Jeff Howe subtitles his August 2008 book "Why the Power of the Crowd Is Driving the Future of Business", and from a business perspective I think Howe really understands the way the Internet is changing business. While I don't necessarily agree with all of Howe's point, the core principles described in Crowdsourcing are well articulated and there are probably few who understand this phenomenon much better than Howe himself.
Crowdsourcing is, in short, the practice of using a community (the crowd) of Internet-connected individuals to create value for your brand. There are a ton of examples, some of which Howe includes, others which he doesn't talk about. For anyone who has been on the 'Net for any period of time, particularly since they were young, there is something stupidly obvious about Howe's book. But Howe isn't writing for people my age or younger (I consider myself to be near the upper age limit of the so-called Digital Natives), he's writing for people just a bit older, who see what is happening, but find themselves unable to quantify (or perhaps entirely understand) what is going on with it.
Even for me, and I consider myself on the edge of these two worlds, since I was almost thirteen before we had the Internet (Dial-Up) at home. Sure, I'd been involved (at least on the edges) of the BBS scene before then, and I've been using computer's since I was five years old, but the idea of being always online and having fast connections still, on some level, amazes me.
Being able to see this issue from both sides, I enjoyed Howe's book. Did it amaze me? Not really, aside from some specific examples that I'd not heard of before, like Innocentive or iStockPhoto. Clearly, Crowdsourcing is powerful, and I see little reason to expect it to go away any time soon.

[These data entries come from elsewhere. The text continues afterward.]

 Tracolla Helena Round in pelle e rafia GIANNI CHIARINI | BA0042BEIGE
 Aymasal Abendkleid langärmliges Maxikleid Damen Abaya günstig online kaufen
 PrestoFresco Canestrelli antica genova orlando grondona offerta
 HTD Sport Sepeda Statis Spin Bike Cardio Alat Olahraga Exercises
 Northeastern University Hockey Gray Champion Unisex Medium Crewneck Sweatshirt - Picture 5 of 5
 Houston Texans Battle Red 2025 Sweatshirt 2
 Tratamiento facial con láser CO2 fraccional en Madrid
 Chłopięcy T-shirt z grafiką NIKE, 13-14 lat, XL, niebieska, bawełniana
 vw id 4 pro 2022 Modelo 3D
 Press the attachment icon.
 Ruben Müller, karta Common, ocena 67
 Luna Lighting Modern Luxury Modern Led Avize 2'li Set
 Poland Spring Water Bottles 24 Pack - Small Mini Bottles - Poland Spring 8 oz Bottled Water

I will say, however, that if you expect this book to be a guide to building a business based on this phenomenon, don't expect any easy steps. Howe doesn't dance around the fact that Crowdsourcing business are hard to build because the crowd's interests can be hard to guage, some tasks are hard to break down into pieces the size necessary to make Crowdsourcing work.
Howe doesn't make the distinction, but I think it's important that to identify that Open Source and Crowdsourcing, while similar, are not really the same thing, at least in my opinion. To me crowdsourcing is more like iStockPhoto or NASA's Clickworker program. While a very active community can grow around them, the general contributions of the members tend to be very small. In Open Source, or at least the model inspired by Open Source, contributors tend to be more committed. Tend to work on projects longer. In my opinion, Wikipedia fits this model well, because most of the edits are made by a relatively small group of committers, just like in Open Source software development.
The world is changing, and no longer will business be able to present it's product in a take-it-or-leave-it fashion. Community and dialogue are central to the crowdsourcing movement, and even traditionally Business-to-Business companies will be deeply affected by this change. However, there is a lot of room for wealth to be generated, if only we can figure out how. Sure, most people are going to fail in this new market (but then, most people already fail in the current market), but the biggest successes, generate wealth within the community, not just from the community.